Le corps du jeu

Avec les jeux vidéo c’est un nouveau corps qui apparaît. Ce corps n’est nullement angélique ou idéal ou virtuel, il est plutôt un écart entre le corps du joueur et le corps de l’interface. Un jeu vidéo consiste tout d’abord à faire l’apprentissage de certaines manoeuvres sur son clavier, sa souris ou son joystick. Or cela n’est jamais aisé à réaliser, malgré la Kinect et la Wii, ce n’est pas le fait de hasard si les interfaces ludiques nous résistent car cette résistance est leur coeur même.

Que faisons-nous dans un jeu vidéo?
Nous ne cessons de répéter les mêmes gestes, nous cherchons la bonne séquence d’enchaînement gestuel pour explorer le monde qui nous est proposé. De sorte qu’au-delà de toute narration particulière d’un jeu vidéo, le monde qui nous est le plus souvent raconté est celui du corps et de la répétition. Avec le jeu vidéo nous avons enfin le droit de répéter convulsivement les mêmes gestes, encore et encore, jusqu’à leur perfection. Et c’est cette possibilité qui dans l’existence quotidienne nous échappe toujours un peu. Il n’y a pas de seconde chance, et s’il y en a, il n’y a pas de troisième, de quatrième, de cinquième ou de sixième chance.

Cette répétition organique est pour le moins étrange. Ce n’est pas seulement le nom de l’action et du choix, de l’interactivité et de la jouabilité, c’est aussi la prise d’une différence entre le corps organique et le corps de l’interface, différence qui se joue dans le cadre d’un apprentissage. Cliquez sur son interface et sur les bons boutons de la façon la plus naturelle possible, comme une seconde peau
. Alors peut-être le jeu vidéo est-il un reconditionnement. Le jeu vidéo nous écarte du conditionnement quotidien, on a rarement vu dans un jeu un geste que nous faisions par ailleurs être utilisé. Et il nous reconditionne, il nous apprend de nouvelles manières de bouger, il produit des nouvelles capacités digitales, l’extrémité même de nos corps, capacités qui sans doute ne trouveront aucun champ d’application dans la réalité quotidienne et sociale.
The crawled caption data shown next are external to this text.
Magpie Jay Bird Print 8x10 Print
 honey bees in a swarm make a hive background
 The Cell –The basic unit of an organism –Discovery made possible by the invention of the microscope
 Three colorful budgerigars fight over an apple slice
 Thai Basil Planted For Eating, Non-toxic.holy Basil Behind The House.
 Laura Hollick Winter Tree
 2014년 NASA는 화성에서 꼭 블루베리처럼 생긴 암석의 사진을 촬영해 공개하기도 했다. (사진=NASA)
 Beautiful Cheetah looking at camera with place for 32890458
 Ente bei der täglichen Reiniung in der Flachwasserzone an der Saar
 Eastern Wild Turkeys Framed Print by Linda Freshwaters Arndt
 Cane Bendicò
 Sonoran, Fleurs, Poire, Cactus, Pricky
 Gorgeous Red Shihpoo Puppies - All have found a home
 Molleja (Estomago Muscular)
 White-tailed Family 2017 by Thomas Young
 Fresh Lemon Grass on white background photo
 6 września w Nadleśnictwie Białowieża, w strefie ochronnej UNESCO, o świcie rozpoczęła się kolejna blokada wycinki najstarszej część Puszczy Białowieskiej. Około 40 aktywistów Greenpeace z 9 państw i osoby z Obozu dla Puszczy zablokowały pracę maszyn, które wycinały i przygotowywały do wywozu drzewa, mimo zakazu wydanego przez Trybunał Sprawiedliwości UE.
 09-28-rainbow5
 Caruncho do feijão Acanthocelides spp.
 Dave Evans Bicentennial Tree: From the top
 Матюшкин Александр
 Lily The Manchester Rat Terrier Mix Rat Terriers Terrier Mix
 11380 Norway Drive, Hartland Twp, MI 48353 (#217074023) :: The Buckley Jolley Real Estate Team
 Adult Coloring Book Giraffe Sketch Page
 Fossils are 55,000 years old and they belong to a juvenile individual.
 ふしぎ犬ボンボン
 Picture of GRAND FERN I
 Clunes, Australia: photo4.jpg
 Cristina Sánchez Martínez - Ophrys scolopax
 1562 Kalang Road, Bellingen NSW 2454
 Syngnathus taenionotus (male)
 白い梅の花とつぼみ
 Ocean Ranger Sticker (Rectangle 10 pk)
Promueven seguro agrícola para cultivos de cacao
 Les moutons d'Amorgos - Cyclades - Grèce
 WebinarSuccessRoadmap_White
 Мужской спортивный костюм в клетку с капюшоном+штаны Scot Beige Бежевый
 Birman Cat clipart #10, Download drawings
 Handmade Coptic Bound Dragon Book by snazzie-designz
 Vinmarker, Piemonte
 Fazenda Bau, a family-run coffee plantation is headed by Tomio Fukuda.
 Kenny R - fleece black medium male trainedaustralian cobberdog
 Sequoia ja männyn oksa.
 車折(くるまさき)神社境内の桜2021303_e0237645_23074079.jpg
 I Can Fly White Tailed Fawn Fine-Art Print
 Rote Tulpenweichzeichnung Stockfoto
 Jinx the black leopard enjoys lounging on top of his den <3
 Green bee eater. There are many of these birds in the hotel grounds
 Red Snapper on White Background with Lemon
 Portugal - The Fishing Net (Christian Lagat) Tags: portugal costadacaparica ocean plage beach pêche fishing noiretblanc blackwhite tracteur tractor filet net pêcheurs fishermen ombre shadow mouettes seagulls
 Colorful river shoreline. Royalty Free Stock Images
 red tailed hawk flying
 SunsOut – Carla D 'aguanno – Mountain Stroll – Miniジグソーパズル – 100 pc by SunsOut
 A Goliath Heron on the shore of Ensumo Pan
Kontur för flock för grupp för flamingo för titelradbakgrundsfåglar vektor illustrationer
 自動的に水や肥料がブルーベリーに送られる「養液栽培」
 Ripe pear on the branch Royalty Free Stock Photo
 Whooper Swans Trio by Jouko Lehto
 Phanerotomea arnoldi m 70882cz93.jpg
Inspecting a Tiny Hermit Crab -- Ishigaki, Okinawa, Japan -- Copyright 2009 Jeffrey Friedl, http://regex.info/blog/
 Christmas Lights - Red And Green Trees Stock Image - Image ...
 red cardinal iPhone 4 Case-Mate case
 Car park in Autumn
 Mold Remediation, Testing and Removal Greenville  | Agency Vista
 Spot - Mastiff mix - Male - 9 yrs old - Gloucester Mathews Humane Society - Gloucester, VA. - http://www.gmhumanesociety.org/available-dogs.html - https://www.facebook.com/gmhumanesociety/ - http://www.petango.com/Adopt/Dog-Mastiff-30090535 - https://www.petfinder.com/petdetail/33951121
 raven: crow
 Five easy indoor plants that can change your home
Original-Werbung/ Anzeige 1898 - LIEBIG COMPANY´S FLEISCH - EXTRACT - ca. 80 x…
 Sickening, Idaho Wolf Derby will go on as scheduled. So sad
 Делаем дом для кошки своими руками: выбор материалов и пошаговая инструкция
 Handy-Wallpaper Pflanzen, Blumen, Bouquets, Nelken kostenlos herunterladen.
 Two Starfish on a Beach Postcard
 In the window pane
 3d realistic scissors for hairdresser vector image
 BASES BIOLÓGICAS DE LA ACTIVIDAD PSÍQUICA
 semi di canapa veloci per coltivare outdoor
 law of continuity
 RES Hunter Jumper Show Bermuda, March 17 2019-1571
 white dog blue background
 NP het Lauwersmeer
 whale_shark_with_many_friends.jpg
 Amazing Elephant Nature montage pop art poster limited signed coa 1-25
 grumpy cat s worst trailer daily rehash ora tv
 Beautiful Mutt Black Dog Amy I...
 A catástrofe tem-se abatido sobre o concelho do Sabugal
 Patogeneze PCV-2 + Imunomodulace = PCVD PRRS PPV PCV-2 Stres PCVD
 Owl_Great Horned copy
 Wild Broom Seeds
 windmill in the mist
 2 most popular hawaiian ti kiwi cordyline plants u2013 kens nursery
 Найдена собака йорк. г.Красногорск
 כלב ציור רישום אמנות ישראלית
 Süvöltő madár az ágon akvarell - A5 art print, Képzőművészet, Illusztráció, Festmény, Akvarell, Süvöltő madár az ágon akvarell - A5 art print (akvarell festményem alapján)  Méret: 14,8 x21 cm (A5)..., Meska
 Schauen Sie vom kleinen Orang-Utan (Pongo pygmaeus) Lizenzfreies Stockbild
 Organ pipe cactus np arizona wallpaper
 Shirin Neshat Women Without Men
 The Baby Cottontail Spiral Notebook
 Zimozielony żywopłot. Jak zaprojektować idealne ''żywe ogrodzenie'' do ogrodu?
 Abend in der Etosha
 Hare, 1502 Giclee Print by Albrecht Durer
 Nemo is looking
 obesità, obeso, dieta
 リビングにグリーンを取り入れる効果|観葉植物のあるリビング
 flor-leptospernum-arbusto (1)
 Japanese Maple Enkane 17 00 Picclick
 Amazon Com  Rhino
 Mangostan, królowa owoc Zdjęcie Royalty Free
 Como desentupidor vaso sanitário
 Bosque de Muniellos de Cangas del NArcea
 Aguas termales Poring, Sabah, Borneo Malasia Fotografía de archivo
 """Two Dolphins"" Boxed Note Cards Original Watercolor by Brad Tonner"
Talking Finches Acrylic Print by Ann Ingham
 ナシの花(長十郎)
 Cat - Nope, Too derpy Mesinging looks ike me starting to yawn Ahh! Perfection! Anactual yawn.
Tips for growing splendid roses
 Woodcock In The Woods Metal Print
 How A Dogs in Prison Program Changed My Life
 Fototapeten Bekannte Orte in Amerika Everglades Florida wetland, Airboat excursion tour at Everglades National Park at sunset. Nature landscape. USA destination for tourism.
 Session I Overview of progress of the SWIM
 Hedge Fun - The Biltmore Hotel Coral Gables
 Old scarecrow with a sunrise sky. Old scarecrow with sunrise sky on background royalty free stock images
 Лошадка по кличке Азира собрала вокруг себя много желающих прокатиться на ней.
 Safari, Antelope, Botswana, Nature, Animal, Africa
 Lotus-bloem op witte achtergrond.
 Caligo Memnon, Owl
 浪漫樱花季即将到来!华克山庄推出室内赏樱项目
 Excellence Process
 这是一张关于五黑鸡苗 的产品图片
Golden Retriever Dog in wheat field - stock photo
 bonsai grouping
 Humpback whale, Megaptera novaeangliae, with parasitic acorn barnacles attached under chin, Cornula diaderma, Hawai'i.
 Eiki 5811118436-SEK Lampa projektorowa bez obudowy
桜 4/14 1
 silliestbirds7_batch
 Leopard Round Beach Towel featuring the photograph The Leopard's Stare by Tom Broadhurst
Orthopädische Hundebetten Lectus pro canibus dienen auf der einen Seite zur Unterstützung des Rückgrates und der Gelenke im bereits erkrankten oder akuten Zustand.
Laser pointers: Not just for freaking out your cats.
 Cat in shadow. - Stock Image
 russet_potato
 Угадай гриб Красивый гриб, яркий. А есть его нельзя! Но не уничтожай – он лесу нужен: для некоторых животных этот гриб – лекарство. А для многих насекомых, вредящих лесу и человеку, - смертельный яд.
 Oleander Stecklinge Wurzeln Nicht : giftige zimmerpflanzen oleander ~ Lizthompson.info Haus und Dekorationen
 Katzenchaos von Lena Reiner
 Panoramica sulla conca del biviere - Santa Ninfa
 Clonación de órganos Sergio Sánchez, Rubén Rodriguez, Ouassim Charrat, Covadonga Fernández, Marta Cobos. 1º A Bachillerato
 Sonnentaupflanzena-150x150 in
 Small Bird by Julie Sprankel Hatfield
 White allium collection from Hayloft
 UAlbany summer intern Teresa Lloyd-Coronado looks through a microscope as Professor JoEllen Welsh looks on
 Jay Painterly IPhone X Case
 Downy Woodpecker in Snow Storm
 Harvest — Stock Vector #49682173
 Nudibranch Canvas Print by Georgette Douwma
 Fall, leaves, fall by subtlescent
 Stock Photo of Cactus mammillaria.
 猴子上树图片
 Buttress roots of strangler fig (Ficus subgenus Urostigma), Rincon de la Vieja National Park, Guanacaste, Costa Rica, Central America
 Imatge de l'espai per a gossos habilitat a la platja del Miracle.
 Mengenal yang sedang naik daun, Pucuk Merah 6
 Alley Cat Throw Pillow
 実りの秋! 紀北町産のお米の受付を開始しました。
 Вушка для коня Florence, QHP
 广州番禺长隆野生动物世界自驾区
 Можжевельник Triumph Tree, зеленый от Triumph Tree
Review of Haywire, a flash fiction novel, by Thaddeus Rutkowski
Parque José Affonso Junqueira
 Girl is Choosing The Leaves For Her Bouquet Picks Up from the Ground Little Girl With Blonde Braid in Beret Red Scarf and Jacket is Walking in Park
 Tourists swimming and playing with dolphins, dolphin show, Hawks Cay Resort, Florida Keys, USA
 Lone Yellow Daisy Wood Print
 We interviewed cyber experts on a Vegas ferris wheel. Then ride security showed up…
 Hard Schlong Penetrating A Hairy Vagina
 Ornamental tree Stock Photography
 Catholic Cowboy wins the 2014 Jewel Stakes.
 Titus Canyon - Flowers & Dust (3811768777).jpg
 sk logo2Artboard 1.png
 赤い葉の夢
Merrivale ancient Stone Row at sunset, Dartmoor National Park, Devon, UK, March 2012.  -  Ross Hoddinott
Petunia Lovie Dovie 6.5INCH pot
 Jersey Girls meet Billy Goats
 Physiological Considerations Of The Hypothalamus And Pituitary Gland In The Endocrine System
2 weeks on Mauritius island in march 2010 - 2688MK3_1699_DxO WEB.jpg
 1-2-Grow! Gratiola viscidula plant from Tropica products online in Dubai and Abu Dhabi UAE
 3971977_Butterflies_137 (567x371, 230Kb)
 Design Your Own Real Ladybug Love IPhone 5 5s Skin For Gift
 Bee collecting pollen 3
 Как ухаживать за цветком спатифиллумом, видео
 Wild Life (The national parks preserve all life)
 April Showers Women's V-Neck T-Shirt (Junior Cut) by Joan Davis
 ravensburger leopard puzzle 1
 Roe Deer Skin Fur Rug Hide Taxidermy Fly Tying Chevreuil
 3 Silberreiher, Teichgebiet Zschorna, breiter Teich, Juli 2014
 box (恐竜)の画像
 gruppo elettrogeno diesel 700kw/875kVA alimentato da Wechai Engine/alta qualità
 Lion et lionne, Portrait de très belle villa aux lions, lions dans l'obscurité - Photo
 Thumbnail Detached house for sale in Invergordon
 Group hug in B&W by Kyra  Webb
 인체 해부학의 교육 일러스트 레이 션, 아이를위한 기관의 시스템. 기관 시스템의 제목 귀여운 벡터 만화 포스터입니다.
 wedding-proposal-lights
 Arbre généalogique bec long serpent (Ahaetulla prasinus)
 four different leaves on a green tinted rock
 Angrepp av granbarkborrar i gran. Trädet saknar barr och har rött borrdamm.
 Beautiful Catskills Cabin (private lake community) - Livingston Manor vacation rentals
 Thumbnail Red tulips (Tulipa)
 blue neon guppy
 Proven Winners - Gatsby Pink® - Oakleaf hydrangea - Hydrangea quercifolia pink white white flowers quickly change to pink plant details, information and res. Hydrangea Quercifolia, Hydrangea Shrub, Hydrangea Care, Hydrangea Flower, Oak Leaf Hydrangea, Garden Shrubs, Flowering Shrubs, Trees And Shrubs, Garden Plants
Ce que nous apprenons dans le jeu vidéo concerne le monde du jeu vidéo. C’est la boîte noire.

Représentons-nous le joueur. Il avance dans le jeu en répétant des séquences de gestes. Sa corporéité représentée et dépendante d’un plan général, le plan ludique. Il y a dans cette répétition du corps une narration très particulière parce qu’elle se divise en deux. D’une part il y a ce Qui rentre, d’autre part il y a ce qui sort. Le nom du jeu vidéo est toujours en contact avec le monde extérieur, c’est une histoire de perspective. On peut prendre le jeu vidéo du point de vue de l’extérieur. On peut aussi le prendre de l’autre côté, du côté de l’intérieur : c’est notre corps, un corps dont la gestualité est réglé par un code du jeu, par une intention unique et non par un ensemble d’interactions sociales complexes et historique. Il y a aussi dans le jeu vidéo cette intériorité. Et ces deux perspectives sont toujours en contact, leurs divergences irréconciliables est ce qui définit l’expérience du jeu vidéo comme telle. Le jeu vidéo est donc l’esthétique d’un corps différentiel, d’un corps qui n’est jamais identique à lui-même, qui apprend et explore toujours des séquences gestuelles artificielles et c’est aussi pour cette raison que le jeu n’est immersif qu’à la marge de manière temporaire et fugace. Il consiste finalement en une intelligence différentielle, c’est-à-dire en un corps de corps.